What is being asked
Output all lines exactly.

** BEGIN Material provided **

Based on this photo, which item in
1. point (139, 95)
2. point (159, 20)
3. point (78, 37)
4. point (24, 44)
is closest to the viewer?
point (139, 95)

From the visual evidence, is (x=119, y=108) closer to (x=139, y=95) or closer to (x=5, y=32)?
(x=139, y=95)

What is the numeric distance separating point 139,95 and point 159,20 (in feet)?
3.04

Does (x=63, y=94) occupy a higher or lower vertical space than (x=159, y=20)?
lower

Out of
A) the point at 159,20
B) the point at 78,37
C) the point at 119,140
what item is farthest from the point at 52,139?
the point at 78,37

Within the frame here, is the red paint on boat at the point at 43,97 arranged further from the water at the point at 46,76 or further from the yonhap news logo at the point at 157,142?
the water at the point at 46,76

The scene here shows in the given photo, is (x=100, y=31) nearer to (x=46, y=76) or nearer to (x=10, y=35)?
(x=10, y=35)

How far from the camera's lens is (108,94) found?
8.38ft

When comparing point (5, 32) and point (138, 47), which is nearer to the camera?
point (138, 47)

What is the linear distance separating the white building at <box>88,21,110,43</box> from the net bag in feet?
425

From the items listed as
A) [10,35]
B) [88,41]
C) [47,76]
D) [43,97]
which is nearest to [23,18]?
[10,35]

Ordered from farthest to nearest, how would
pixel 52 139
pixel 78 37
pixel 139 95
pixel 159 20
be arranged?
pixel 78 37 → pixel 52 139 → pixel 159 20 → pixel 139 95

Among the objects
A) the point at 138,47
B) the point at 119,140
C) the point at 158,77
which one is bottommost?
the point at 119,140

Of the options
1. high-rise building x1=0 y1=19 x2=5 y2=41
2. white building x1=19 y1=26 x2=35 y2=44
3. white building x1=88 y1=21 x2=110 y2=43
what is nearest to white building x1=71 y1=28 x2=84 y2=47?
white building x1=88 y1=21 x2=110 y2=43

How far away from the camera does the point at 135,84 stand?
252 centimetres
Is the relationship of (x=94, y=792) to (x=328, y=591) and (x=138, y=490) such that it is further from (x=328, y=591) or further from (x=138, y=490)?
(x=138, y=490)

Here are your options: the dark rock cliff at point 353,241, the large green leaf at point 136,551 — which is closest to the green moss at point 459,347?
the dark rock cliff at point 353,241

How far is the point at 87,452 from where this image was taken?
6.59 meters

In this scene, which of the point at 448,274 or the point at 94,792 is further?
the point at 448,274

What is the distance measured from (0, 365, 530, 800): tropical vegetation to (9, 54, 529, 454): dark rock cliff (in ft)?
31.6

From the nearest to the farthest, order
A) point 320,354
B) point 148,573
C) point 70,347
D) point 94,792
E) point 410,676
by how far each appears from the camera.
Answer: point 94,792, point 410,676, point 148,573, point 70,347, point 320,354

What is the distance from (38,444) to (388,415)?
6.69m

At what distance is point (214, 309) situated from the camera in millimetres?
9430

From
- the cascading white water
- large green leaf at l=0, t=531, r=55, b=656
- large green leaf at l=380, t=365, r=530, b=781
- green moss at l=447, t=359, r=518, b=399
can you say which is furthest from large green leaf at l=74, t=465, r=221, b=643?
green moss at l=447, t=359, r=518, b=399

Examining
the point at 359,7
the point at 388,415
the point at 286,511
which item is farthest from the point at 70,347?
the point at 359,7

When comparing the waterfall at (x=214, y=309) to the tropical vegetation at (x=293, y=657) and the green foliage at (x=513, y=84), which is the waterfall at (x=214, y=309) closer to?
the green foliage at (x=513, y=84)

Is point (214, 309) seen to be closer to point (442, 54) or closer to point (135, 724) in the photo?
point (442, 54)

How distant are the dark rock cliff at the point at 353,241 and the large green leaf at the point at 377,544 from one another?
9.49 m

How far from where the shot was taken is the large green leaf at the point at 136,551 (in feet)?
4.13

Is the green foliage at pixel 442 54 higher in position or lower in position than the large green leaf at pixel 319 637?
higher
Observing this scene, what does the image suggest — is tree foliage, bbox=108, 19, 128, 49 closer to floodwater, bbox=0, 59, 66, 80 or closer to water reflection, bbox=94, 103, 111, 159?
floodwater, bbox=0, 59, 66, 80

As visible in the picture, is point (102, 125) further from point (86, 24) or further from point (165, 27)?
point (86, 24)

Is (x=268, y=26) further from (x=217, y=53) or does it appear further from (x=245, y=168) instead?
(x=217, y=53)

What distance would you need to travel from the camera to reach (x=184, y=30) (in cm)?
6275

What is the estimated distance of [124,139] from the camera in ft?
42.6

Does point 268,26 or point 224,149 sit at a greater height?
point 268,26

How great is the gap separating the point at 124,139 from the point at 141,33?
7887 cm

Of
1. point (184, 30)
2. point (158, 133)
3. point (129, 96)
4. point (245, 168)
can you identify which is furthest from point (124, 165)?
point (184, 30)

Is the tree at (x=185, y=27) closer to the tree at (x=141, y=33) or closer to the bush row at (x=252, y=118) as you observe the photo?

** END Material provided **

Expected answer
Based on this photo, which item in
1. point (139, 95)
2. point (159, 20)
3. point (78, 37)
4. point (24, 44)
is closest to the viewer?
point (139, 95)

From the visual evidence, is (x=119, y=108) closer to (x=139, y=95) or closer to (x=5, y=32)?
(x=139, y=95)

What is the numeric distance separating point 139,95 and point 159,20 (in feet)?
3.04

Does (x=63, y=94) occupy a higher or lower vertical space than (x=159, y=20)?
lower

Out of
A) the point at 159,20
B) the point at 78,37
C) the point at 119,140
what item is farthest from the point at 52,139?
the point at 78,37

Within the frame here, is the red paint on boat at the point at 43,97 arranged further from the water at the point at 46,76 or further from the yonhap news logo at the point at 157,142?
the water at the point at 46,76

The scene here shows in the given photo, is (x=100, y=31) nearer to (x=46, y=76) or nearer to (x=10, y=35)?
(x=10, y=35)

How far from the camera's lens is (108,94) found?
8.38ft

When comparing point (5, 32) and point (138, 47), which is nearer to the camera?
point (138, 47)

What is the linear distance separating the white building at <box>88,21,110,43</box> from the net bag in feet?
425

From the items listed as
A) [10,35]
B) [88,41]
C) [47,76]
D) [43,97]
which is nearest to [23,18]?
[10,35]

Ordered from farthest to nearest, how would
pixel 52 139
pixel 78 37
pixel 139 95
pixel 159 20
be arranged?
pixel 78 37 → pixel 52 139 → pixel 159 20 → pixel 139 95

Among the objects
A) the point at 138,47
B) the point at 119,140
C) the point at 158,77
which one is bottommost?
the point at 119,140

Of the options
1. high-rise building x1=0 y1=19 x2=5 y2=41
2. white building x1=19 y1=26 x2=35 y2=44
3. white building x1=88 y1=21 x2=110 y2=43
what is nearest to white building x1=71 y1=28 x2=84 y2=47?
white building x1=88 y1=21 x2=110 y2=43

How far away from the camera does the point at 135,84 stand?
252 centimetres
Is the relationship of (x=94, y=792) to (x=328, y=591) and (x=138, y=490) such that it is further from (x=328, y=591) or further from (x=138, y=490)?
(x=138, y=490)

Here are your options: the dark rock cliff at point 353,241, the large green leaf at point 136,551 — which is closest to the green moss at point 459,347?
the dark rock cliff at point 353,241

How far is the point at 87,452 from where this image was taken?
6.59 meters

In this scene, which of the point at 448,274 or the point at 94,792 is further?
the point at 448,274

What is the distance measured from (0, 365, 530, 800): tropical vegetation to (9, 54, 529, 454): dark rock cliff (in ft)?
31.6

From the nearest to the farthest, order
A) point 320,354
B) point 148,573
C) point 70,347
D) point 94,792
E) point 410,676
by how far each appears from the camera.
Answer: point 94,792, point 410,676, point 148,573, point 70,347, point 320,354

What is the distance from (38,444) to (388,415)?
6.69m

At what distance is point (214, 309) situated from the camera in millimetres?
9430

From
- the cascading white water
- large green leaf at l=0, t=531, r=55, b=656
- large green leaf at l=380, t=365, r=530, b=781
- green moss at l=447, t=359, r=518, b=399
can you say which is furthest from large green leaf at l=74, t=465, r=221, b=643?
green moss at l=447, t=359, r=518, b=399

Examining
the point at 359,7
the point at 388,415
the point at 286,511
which item is farthest from the point at 70,347?
the point at 359,7

When comparing the waterfall at (x=214, y=309) to the tropical vegetation at (x=293, y=657) and the green foliage at (x=513, y=84), which is the waterfall at (x=214, y=309) closer to?
the green foliage at (x=513, y=84)

Is point (214, 309) seen to be closer to point (442, 54) or closer to point (135, 724) in the photo?
point (442, 54)

How distant are the dark rock cliff at the point at 353,241 and the large green leaf at the point at 377,544 from one another?
9.49 m

How far from where the shot was taken is the large green leaf at the point at 136,551 (in feet)?
4.13

Is the green foliage at pixel 442 54 higher in position or lower in position than the large green leaf at pixel 319 637?
higher
Observing this scene, what does the image suggest — is tree foliage, bbox=108, 19, 128, 49 closer to floodwater, bbox=0, 59, 66, 80 or closer to water reflection, bbox=94, 103, 111, 159?
floodwater, bbox=0, 59, 66, 80

As visible in the picture, is point (102, 125) further from point (86, 24) or further from point (165, 27)?
point (86, 24)

Is (x=268, y=26) further from (x=217, y=53) or does it appear further from (x=245, y=168) instead?
(x=217, y=53)

What distance would you need to travel from the camera to reach (x=184, y=30) (in cm)?
6275

What is the estimated distance of [124,139] from the camera in ft?
42.6

Does point 268,26 or point 224,149 sit at a greater height?
point 268,26

How great is the gap separating the point at 124,139 from the point at 141,33?
7887 cm

Of
1. point (184, 30)
2. point (158, 133)
3. point (129, 96)
4. point (245, 168)
can you identify which is furthest from point (124, 165)?
point (184, 30)

Is the tree at (x=185, y=27) closer to the tree at (x=141, y=33) or closer to the bush row at (x=252, y=118) as you observe the photo?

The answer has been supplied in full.